BEGIN Supplied material

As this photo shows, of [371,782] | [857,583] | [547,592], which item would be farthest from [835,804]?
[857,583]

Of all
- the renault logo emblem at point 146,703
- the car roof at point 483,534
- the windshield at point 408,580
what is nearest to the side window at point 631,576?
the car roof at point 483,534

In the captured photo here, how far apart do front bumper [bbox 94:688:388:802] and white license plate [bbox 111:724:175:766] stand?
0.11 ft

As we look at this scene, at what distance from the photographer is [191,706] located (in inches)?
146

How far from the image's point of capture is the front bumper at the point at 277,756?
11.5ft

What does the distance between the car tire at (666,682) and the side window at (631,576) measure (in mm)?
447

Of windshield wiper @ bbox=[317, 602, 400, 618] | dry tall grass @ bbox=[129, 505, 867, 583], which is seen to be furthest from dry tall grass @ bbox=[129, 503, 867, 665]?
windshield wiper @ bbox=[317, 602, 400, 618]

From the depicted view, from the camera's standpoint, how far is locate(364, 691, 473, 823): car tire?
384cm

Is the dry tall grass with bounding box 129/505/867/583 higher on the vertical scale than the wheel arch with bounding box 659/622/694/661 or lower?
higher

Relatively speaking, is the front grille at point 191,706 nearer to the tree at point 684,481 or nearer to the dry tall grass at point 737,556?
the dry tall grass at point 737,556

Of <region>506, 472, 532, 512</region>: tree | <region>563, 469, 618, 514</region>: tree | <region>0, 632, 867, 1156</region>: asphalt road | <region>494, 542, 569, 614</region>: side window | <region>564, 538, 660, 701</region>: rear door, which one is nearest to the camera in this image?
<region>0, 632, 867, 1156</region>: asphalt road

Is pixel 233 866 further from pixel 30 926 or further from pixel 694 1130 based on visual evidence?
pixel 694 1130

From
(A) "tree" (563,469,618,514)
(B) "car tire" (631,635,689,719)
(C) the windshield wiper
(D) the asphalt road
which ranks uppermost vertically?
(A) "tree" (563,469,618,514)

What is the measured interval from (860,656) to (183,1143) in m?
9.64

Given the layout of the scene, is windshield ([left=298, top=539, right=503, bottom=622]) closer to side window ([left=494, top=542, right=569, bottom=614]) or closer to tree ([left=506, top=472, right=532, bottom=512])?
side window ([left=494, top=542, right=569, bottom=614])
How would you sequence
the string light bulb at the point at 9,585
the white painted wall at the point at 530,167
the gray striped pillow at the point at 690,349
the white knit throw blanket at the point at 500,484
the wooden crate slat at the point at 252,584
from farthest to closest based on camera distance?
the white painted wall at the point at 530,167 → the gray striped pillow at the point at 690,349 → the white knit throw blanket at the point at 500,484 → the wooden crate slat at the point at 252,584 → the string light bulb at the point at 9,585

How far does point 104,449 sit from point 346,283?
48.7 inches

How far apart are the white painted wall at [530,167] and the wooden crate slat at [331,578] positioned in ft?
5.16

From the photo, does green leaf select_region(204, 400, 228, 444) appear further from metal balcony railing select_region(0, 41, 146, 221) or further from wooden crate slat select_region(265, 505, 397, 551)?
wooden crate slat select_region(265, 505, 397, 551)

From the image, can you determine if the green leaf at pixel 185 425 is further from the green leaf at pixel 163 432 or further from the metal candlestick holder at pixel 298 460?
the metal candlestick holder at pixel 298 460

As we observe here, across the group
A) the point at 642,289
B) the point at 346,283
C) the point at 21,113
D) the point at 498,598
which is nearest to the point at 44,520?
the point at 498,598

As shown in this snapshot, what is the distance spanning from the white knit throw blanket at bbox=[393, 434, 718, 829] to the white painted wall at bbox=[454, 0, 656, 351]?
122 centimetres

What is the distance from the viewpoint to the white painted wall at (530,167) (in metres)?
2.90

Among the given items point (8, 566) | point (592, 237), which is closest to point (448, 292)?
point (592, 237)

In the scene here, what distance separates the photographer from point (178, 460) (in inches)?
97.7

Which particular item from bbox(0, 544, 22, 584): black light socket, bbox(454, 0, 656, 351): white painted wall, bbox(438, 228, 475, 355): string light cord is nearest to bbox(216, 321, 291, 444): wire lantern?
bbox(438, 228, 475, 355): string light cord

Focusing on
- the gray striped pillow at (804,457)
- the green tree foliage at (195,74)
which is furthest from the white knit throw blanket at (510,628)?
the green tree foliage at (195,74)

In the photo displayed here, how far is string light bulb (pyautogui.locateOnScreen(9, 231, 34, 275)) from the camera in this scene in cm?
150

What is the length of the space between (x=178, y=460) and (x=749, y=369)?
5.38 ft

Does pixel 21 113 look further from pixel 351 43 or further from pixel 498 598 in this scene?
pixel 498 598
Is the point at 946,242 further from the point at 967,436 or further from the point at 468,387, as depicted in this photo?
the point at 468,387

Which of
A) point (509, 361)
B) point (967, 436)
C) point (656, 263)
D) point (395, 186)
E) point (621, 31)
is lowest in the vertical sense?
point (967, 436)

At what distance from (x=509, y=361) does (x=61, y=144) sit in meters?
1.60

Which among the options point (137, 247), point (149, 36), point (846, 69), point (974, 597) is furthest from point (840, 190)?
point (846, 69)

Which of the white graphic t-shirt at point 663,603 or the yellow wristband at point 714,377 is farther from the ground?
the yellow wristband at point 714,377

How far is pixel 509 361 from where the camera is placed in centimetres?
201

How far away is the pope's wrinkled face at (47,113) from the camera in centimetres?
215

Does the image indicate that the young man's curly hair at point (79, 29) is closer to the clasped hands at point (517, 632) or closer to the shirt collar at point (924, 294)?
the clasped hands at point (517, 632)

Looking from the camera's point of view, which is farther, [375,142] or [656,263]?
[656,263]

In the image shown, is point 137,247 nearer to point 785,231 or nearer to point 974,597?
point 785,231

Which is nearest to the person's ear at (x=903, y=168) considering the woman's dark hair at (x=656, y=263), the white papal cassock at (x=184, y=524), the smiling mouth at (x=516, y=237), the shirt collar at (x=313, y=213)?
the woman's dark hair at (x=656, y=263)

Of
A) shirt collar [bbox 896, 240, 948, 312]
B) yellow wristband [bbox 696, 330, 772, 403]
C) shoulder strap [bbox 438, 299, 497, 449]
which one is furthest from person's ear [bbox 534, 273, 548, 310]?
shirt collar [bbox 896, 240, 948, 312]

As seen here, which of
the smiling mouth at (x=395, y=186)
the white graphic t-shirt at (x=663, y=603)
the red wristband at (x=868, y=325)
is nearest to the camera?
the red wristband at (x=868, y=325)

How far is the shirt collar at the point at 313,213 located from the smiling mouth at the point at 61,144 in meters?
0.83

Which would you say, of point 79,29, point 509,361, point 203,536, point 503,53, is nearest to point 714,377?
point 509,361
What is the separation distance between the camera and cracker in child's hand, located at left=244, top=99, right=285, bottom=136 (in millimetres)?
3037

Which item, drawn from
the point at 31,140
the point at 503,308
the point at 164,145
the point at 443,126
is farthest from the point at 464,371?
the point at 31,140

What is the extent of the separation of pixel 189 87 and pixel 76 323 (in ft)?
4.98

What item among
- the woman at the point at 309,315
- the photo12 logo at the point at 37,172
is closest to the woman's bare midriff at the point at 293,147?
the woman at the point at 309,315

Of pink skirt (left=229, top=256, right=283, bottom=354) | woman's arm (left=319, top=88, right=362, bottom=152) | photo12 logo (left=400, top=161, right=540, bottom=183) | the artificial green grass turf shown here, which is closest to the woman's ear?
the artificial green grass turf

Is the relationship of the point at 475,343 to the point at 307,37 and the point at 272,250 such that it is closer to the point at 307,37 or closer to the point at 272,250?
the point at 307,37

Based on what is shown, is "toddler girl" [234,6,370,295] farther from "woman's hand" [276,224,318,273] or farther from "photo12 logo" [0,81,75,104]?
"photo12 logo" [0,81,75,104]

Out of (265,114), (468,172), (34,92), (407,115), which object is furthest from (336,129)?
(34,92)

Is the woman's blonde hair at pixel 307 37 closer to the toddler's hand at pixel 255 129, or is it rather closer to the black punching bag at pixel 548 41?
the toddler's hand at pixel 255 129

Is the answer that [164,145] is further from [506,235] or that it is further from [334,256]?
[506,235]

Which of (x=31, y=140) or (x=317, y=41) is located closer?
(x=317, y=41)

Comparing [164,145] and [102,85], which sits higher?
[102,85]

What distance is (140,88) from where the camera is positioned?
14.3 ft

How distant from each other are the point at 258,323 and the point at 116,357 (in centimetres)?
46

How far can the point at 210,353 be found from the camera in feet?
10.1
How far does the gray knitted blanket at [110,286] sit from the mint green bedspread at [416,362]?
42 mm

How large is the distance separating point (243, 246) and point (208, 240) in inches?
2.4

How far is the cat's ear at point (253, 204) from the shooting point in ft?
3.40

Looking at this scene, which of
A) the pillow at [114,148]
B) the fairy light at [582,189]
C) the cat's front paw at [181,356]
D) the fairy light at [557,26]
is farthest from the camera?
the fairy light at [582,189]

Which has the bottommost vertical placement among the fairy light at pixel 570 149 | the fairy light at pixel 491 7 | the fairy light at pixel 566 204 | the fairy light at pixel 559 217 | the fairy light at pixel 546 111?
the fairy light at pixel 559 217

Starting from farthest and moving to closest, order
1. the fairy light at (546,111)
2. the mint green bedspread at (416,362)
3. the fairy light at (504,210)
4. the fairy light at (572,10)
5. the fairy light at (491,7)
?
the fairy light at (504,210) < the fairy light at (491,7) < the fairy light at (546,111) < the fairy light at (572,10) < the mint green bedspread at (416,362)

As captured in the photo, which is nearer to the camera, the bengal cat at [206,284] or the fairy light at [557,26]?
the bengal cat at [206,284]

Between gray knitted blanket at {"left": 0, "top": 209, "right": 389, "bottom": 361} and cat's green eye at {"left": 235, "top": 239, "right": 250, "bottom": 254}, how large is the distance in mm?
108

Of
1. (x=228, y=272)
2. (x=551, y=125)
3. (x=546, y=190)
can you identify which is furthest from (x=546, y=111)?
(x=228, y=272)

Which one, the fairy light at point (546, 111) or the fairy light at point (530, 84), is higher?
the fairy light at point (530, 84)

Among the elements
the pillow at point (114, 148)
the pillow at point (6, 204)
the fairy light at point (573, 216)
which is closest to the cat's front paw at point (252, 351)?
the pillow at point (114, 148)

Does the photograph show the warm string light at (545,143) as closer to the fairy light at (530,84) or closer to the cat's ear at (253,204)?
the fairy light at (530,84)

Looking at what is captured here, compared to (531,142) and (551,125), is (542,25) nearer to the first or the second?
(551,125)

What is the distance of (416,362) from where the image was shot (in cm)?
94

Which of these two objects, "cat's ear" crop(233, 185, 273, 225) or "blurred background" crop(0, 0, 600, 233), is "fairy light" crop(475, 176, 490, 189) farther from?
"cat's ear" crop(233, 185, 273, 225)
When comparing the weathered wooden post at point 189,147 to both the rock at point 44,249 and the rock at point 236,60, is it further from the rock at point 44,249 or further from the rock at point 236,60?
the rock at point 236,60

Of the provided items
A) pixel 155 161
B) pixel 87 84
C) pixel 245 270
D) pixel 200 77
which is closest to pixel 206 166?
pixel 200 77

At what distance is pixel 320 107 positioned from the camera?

END Supplied material

▸ Task instructions: Lay out the lines of the material as a Markdown table with the columns Row and Content, starting at the line that contains "How would you sequence" and ending at the line that contains "from farthest to". Number each row and leave out any blank lines.

▸ Solution to this exercise:
| Row | Content |
|---|---|
| 1 | How would you sequence |
| 2 | the string light bulb at the point at 9,585 |
| 3 | the white painted wall at the point at 530,167 |
| 4 | the gray striped pillow at the point at 690,349 |
| 5 | the white knit throw blanket at the point at 500,484 |
| 6 | the wooden crate slat at the point at 252,584 |
| 7 | from farthest to closest based on camera distance? |